Selama 400 tahun, diyakini para ahli sejarah dan arkeologi kalau
candi-candi Dieng yang merupakan candi tertua di Jawa sebagai mahakarya
ahli arsitektur pada saat itu. Dieng juga dijadikan sebagai pusat pemujaan
kalangan Hindu. Bahkan, arkeolog asal Universitas Gadjah Mada (UGM)
Yogyakarta Jajang Agus Sonjaya mengatakan jika Dieng menjadi salah satu
pusat pendidikan arsitektur selain sebagai pusat agama.
“Jika dilihat secara seksama, pahatan-pahatan yang ada di candi Dieng
terus mengalami perkembangan. Sentuhan kultur India yang masuk ke Dieng
dapat dilihat adanya Arca Kudu di Candi Bima. Namun demikian, pahatan
atau arsitektur yang dibangun lebih kreatif, karena merupakan hasil
pengembangan pendidikan arsitek kala itu,”jelasnya.
Candi yang ditemukan oleh tentara Inggris tahun 1814 itu, berdiri dalam
lingkungan yang pas. Bagaimana tidak, sejak komunitas Hindu meninggalkan
candi dan digantikan oleh masyarakat Muslim, tidak lantas candi
dihancurkan. Masyarakat Dieng secara bijak tidak mengganggu. Bahkan, dalam
perkembangannya menjadikan Candi Dieng sebagai aset berharga bagi
masyarakat setempat.
“Candi Dieng merupakan mahakarya dari peradaban Hindu. Namun, tidak lantas
warga Muslim tidak mau menjaganya. Masyarakat di sini toleran, apalagi
saat ini hampir tidak tersisa sama sekali masyarakat Hindu yang bermukim
di Dieng. Masyarakat justru menjadikan candi sebagai kekayaaan yang tidak
seluruh daerah memilikinya,”ujar Alif Rahman, seorang tokoh pemuda Desa
Dieng Kulon, Kecamatan Batur.
Pascaperadaban Hindu, di lingkungan masyarakat Dataran Tinggi Dieng muncul
fenomena unik yang hingga kini masih terus terjadi. Yakni munculnya
anak-anak berambut gimbal. Rambut gimbal itu tumbuh dengan sendirinya,
setelah anak-anak mengalami sakit panas. Secara medik, belum pernah
dilakukan riset. Hanya saja dipastikan, jika anak-anak berambut gimbal itu
pasti muncul dari keturunan masyarakat di Dieng. Memang tidak seluruh anak
di kawasan itu berambut gimbal, hanya pada anak-anak tertentu.

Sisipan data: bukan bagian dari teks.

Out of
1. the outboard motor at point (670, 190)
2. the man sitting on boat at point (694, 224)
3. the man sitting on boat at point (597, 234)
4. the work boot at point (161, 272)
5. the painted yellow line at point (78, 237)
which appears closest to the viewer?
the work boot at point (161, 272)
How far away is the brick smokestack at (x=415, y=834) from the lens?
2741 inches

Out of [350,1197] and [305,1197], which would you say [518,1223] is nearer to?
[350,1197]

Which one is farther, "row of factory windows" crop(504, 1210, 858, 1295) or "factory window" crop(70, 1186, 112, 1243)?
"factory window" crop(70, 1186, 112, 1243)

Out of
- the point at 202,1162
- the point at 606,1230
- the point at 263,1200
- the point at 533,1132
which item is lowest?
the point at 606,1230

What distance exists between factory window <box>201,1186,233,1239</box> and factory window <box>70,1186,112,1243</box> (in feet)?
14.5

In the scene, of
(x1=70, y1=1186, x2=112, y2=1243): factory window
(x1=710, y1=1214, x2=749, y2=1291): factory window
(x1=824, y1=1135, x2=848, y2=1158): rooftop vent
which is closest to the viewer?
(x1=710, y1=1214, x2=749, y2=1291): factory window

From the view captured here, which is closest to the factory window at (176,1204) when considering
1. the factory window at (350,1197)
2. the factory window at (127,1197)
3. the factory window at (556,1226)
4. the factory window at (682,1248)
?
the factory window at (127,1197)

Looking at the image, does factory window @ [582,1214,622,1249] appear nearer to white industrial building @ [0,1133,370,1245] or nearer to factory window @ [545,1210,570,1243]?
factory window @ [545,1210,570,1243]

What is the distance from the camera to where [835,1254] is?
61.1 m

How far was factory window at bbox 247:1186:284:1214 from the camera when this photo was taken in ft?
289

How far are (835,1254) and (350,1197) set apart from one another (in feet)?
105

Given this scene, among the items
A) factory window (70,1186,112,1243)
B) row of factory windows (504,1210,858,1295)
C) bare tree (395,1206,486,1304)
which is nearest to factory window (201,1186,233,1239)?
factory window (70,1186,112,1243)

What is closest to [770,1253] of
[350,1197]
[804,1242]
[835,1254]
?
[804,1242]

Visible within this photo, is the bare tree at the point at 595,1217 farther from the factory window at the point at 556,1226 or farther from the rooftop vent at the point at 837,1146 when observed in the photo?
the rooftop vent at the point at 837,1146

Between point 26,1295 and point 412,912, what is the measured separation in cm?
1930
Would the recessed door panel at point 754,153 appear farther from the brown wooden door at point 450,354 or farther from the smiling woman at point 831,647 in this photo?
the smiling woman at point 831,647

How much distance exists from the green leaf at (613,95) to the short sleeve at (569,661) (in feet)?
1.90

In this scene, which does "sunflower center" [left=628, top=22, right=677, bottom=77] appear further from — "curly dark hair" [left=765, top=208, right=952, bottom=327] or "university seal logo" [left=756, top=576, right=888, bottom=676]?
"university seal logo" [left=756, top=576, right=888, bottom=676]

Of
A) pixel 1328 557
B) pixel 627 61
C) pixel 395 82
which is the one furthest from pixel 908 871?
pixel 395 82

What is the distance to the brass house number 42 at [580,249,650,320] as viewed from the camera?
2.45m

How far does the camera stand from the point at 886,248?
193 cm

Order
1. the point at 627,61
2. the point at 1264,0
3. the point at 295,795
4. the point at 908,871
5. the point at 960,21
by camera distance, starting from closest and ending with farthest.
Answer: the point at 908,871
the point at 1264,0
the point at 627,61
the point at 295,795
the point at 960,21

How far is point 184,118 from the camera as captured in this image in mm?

Pemangku adat di Desa Dieng Kulon, Kecamatan Batur, Naryono, 63,
mengungkapkan jika rambut gimbal yang muncul pada anak-anak di Kawasan
Dieng telah ada sejak ratusan tahun silam. Anak-anak yang rambutnya gimbal
merupakan titipan Anak Bajang dari Samudra Kidul. Mereka merupakan titisan
dari Eyang Agung Kolotede bagi anak laki-laki dan perempuan merupakan
titisan dari Nini Dewi Roro Ronce.
“Kalau ingin menghilangkan rambut gimbal harus diruwat. Mereka diminta
untuk mengajukan permintaan dan harus dipenuhi oleh keluarganya. Setelah
dipenuhi, mereka baru dipotong rambutnya dan rambut gimbal tidak tumbuh
lagi,”ujarnya.
Prosesi pencukuran rambut gimbal tersebut memberikan berkah bagi
masyarakat setempat, karena mampu mengundang ribuan wisatawan untuk datang
menyaksikan. Ketua Kelompok Sadar Wisata (Pokdarwis) Dieng Pandawa Alif
Faozi mengungkapkan hampir setiap tahun sekali, anak-anak yang telah siap
dipotong rambutnya akan dikumpulkan. “Mereka diarak keliling desa bersama
tetua adat. Proses pemotongan dilakukan di Kompleks Candi Arjuna. Dalam
empat tahun terakhir, perhelatan itu telah dikemas menjadi wisata budaya,
Dieng Culture Festival (DCF). Orang tua yang memiliki anak dimudahkan
karena kami memfasilitasi dan prosesi itu menjadi wisata budaya karena
merupakan tontotan langka,”kata Alif.
Prosesi pemotongan rambut gimbal tersebut, sangat kental dengan nuansa
peradaban Jawa. Tidak hanya dari pakaian Kejawen yang mereka kenakan,
namun saat pemotongan rambut gimbal juga diiringi dengan tembang macapat,
Dandhanggula. Syair dari Dandhanggula itu sejatinya adalah doa permohonan
keselamatan untuk anak-anak yang diruwat.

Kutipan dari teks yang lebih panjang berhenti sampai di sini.